**GOAL OF THE EXERCISE:** Which lines of the records below contain the word "wall"? Copy each of them out.

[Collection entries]
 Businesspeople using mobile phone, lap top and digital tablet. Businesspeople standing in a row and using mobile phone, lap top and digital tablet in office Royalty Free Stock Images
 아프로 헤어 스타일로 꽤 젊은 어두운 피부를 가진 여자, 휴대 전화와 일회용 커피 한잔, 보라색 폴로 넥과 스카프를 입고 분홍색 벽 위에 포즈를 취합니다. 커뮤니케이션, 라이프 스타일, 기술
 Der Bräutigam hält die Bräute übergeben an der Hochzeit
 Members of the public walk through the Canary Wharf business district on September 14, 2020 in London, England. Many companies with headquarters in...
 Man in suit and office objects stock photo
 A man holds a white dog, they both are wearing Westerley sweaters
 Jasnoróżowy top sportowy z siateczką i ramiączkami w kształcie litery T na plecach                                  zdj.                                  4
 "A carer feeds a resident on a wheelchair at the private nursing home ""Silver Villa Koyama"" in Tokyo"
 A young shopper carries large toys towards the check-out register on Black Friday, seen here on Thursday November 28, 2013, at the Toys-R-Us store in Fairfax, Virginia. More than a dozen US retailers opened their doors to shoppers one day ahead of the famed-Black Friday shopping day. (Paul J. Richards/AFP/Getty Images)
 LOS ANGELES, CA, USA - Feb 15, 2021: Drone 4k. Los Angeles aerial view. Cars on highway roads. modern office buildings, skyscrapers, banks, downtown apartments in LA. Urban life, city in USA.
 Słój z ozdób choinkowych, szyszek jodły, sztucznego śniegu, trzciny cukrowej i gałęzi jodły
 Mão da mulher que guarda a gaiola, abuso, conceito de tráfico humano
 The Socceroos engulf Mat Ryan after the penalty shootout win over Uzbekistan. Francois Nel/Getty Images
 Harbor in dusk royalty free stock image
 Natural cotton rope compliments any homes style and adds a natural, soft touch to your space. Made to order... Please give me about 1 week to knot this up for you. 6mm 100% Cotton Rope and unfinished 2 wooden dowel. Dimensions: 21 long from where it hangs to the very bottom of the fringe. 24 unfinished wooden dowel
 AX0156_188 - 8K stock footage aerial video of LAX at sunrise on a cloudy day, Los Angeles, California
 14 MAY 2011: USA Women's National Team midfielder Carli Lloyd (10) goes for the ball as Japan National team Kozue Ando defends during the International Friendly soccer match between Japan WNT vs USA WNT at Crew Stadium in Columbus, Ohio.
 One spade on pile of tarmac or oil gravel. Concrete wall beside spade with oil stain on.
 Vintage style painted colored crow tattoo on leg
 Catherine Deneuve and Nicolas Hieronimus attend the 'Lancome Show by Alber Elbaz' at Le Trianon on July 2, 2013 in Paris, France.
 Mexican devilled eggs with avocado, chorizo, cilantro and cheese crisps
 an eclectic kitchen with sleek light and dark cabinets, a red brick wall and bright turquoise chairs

**SOLUTION FOR THIS PROBLEM:**
 One spade on pile of tarmac or oil gravel. Concrete wall beside spade with oil stain on.
 an eclectic kitchen with sleek light and dark cabinets, a red brick wall and bright turquoise chairs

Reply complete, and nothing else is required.